So the picture above was taken before I swapped out the video card and power supply. I ended up putting the Cooler Master PSU and EVGA 780 with my older 5820K build. I took the EVGA SuperNova 1000 G2 PSU and EVGA 1070 video card.

I didn’t take a photo of the latest build since the tower is in its place and I’m lazy to pull it out and take a pic haha. Maybe when I do my annual cleaning – follow me on Instagram.

Finally, the drive I’m using for the OS is a Sabrent Rocket NVMe 512GB drive. Nothing fancy but faster than the usual SATA SSD.

Sabrent Rocket NVMe 512GB
Sabrent Rocket NVMe 512GB

I’ve been using this PC since end of July 2019. I’m just posting about it now in November because I have been having a great time with it. No issues at all and performance is great.
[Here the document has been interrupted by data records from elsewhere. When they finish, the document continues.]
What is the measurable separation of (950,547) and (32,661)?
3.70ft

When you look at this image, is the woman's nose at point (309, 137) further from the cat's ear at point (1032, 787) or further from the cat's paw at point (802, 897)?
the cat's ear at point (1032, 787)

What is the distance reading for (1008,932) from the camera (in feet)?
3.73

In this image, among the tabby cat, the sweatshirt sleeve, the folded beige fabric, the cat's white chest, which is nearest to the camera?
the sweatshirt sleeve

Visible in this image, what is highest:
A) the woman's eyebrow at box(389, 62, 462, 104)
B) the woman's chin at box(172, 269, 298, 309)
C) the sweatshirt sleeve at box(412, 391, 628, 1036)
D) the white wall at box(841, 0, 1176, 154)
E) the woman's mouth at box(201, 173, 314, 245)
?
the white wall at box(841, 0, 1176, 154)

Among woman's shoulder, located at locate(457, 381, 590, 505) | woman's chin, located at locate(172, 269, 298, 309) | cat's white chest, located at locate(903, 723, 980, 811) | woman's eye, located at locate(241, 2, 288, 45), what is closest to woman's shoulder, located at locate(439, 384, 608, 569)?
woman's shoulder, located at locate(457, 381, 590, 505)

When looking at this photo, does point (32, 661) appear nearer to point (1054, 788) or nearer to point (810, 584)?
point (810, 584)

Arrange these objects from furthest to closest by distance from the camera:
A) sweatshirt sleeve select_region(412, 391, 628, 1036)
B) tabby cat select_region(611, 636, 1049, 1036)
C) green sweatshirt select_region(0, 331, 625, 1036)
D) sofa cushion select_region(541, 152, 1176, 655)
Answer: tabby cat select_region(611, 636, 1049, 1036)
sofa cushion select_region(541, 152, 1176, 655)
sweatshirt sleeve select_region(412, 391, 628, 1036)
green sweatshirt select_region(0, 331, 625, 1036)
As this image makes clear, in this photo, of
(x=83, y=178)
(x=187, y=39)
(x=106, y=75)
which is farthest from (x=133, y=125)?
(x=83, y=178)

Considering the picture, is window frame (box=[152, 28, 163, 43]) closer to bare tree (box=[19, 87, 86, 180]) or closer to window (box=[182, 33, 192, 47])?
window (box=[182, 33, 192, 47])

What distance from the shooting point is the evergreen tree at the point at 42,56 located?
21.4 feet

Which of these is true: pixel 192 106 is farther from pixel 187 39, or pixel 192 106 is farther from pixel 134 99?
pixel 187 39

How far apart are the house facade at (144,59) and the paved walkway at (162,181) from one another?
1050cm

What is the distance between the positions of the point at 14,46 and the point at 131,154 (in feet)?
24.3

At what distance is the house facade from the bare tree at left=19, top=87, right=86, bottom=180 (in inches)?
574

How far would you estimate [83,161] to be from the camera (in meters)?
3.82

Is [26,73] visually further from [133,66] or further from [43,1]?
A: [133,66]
I generally use it for development. I’m running one or two VMs, playing video games, light photo editing, and the usual internet stuff. I’m very happy with the set up. I am considering adding more ram so I can allocate it to VMs. I may even wait to upgrade to the Ryzen 3900X (12 Core) once the prices go down. But as for now, it does more than what I need it to at the speed that exceeds expectations and at much better cost than my last two Intel hexacore build.